There is no error, we affirm the March 4, 2024 Finding and Dismissal of William J. Watson III, Administrative Law Judge acting for the First District.

Administrative Law Judges David W. Schoolcraft and Soline M. Oslena concur in this Opinion.



[1] We note that two motions for extension of time were granted during the pendency of this appeal.

[2] When asked if the claimant’s work created the need for the stent procedure, Loscalzo testified that he was unable to offer a causation opinion.  See Claimant’s Exhibit A, pp. 37-38, 73.

[3] At his deposition, Loscalzo recounted that the claimant’s left anterior descending artery in September showed signs of plaque buildup, but his stress test that day went well.  See Claimant’s Exhibit A, pp. 25-27.  Later in the deposition, Loscalzo wondered if this test was “falsely normal or negative” and testified that the plaque buildup constituted coronary artery disease.  Id., p. 33.  Loscalzo also testified a review of the claimant’s medical records suggests that the claimant had been suffering from coronary artery disease for an extended period prior to December 5, 2019, and the claimant’s prior hospitalization on September 11, 2019, had revealed calcium buildup causing the claimant to be put on statins.  See id., pp. 35-36.

[4] Krauthamer opined that the claimant’s employment was unrelated to the need for a stent procedure.  See Respondent’s Exhibit 2, p. 3; see also Respondent’s Exhibit 4, p. 32.  At his deposition, Krauthamer discussed the claimant having had a 60 or 70 percent preexisting narrowing of the left anterior descending artery.  See Respondent’s Exhibit 4, pp. 40-48.

[5] General Statutes § 31-275 (B) (ii) (I) states:  “‘Personal injury’ or ‘injury’ shall not be construed to include:  (ii) A mental or emotional impairment, unless such impairment (I) arises from a physical injury or occupational disease.”

[6] General Statutes § 31-275 (16) (A) states:  “‘Personal injury’ or ‘injury’ includes, in addition to accidental injury that may be definitely located as to the time when and the place where the accident occurred, an injury to an employee that is causally connected with the employee’s employment and is the direct result of repetitive trauma or repetitive acts incident to such employment, and occupational disease.”

[7] In Biasetti v. Stamford, 123 Conn. App. 372, 378-80 (2010), our Appellate Court relied heavily on the Supreme Court’s reasoning in a prior case involving this claimant regarding similar issues, see Biasetti v. Stamford, 250 Conn. 65 (1999), where the court made clear that subsequent to the 1993 revision of Chapter 568 a physical injury was a condition precedent to awarding benefits under our Act.  Id., 74-80.

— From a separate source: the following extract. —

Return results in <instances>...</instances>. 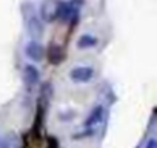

[8] General Statutes § 31-275 (16) (B) (iii) states:  “‘Personal injury’ or ‘injury’ shall not be construed to include:  (iii) A mental or emotional impairment that results from a personnel action, including, but not limited to, a transfer, promotion, demotion or termination.”

[9] We note that Loscalzo’s opinion here differed from the claimant’s expert, Rao, who opined that “there is no evidence that he [the claimant] had pre-existing coronary artery disease.”  Claimant’s Exhibit I, pp. 18˗19.  We also note that the administrative law judge did not find Rao credible on the issue of what caused the claimant to need a stent.  See Conclusion, ¶ G.

[10] Effective October 21, 2021, the Connecticut legislature directed that the phrase “administrative law judge” be substituted when referencing a workers’ compensation commissioner.  See Public Acts 2021, No. 18, § 1.